Acheter un bien immobilier en Suisse est soumis à restriction pour les étrangers. Les résidents suisses peuvent acheter librement, mais les non-résidents sont soumis à la Lex Koller qui encadre l’achat d’un logement en Suisse par un non-résident.
Les récentes discussions du Conseil fédéral, lancées le 15 avril 2026, visent à restreindre encore plus l’acquisition de biens immobiliers en Suisse par des étrangers non résidents. La Lex Koller, loi fédérale du 16 décembre 1983, restreint déjà l’acquisition d’immeubles par des étrangers. Ce type d’acquisition est notamment soumis à autorisation du canton dans lequel est situé le bien.
Pour les ressortissants européens, les modifications annoncées ne devraient pas avoir d’impact. Les ressortissants européens résidant en Suisse sont en effet assimilés aux Suisses pour l’achat de biens immobiliers et peuvent ainsi librement acquérir le logement qu’ils souhaitent sans restriction particulière.
Les modifications annoncées concerneraient les ressortissants non européens qui devraient obligatoirement obtenir une autorisation afin d’acquérir leur logement. Le logement acquis doit en outre être occupé par l’expatrié lui-même sans possibilité de le louer à un tiers. À noter que les résidents suisses ressortissants d’États non européens mais titulaires du permis C disposeraient de conditions plus favorables. Enfin, notons que les ressortissants non européens ayant acquis un bien en Suisse devraient le revendre dans un délai de deux ans s’ils quittaient la Suisse.
Est-il possible d’acheter un bien immobilier en Suisse en tant qu’étranger ?
Pour un ressortissant européen disposant d’un permis de résidence en Suisse et étant donc résident suisse il n’existe pas de restriction particulière pour acheter un logement en Suisse. Les discussions de 2026 portant sur un durcissement de la Lex Koller ne visent pas les européens expatriés en Suisse.
Pour les non-résidents suisses, quelle que soit leur nationalité, l’acquisition d’un bien immobilier en Suisse est compliquée avec de nombreuses restrictions. En pratique, seuls les biens situés dans des zones touristiques sont librement achetables par des étrangers non-résidents. Un quota est toutefois également fixé pour l’acquisition de logements touristiques par des étrangers. Le projet de réforme de 2026 prévoit une diminution significative de ce quota.
Les textes en discussion pour 2026 visent essentiellement les résidents suisses non-européens pour lesquels une autorisation spécifique devrait être demandée pour acheter leur logement. En outre, en cas de départ de Suisse, le logement acquis devrait être revendu dans les deux ans.
Investir dans l’immobilier commercial en Suisse : de nouvelles restrictions importantes
Au-delà des réformes touchant les particuliers souhaitant acquérir un logement en Suisse, notamment dans le cadre d’une expatriation en Suisse, il est prévu une diminution drastique des possibilités d’investir dans de l’immobilier commercial en Suisse pour un étranger.
L’achat d’un bien commercial devrait être uniquement lié à une exploitation commerciale du bien par l’acquéreur lui-même, sans possibilité de le louer à un tiers.
Fonds d’investissement immobilier en Suisse : également concernés par les restrictions
Les fonds immobiliers, les SICAV immobilières et les sociétés immobilières cotées sont également concernés par le projet de réforme.
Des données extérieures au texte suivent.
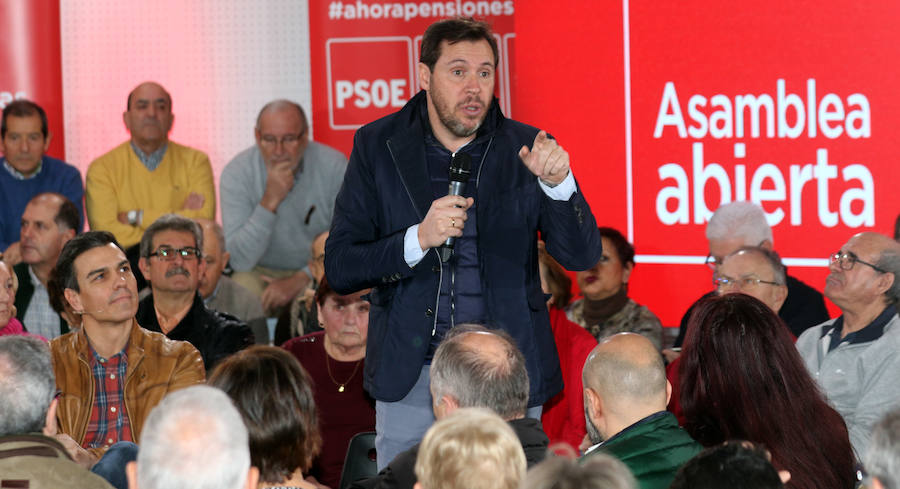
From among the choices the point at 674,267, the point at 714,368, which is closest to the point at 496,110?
the point at 714,368

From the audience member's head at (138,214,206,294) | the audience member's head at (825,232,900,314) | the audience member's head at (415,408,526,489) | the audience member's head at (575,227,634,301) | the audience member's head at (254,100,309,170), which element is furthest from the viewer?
the audience member's head at (254,100,309,170)

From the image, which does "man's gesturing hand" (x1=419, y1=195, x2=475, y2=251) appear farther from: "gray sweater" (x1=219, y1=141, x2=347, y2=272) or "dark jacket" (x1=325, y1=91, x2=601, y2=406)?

Un étranger non-résident suisse ne pourrait plus investir dans ce type de produit financier uniquement composé d’immobilier suisse.
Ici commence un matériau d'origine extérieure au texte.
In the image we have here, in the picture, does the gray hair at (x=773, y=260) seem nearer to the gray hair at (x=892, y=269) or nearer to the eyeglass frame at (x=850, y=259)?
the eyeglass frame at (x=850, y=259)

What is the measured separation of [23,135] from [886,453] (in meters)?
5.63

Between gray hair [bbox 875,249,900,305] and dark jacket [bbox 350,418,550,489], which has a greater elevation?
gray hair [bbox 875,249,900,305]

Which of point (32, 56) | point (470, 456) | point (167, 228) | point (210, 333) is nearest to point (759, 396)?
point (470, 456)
Une tendance internationale
Cette tendance à la restriction d’accès au marché se retrouve dans d’autres pays tels que l’Andorre par exemple avec une taxe spéciale sur l’achat d’un bien immobilier en Andorre par un étranger ou par un nouveau résident associé à une procédure longue pour l’obtention de la résidence. Plus que jamais, l’expatriation doit se préparer méticuleusement et nécessite un budget suffisant pour être réellement profitable.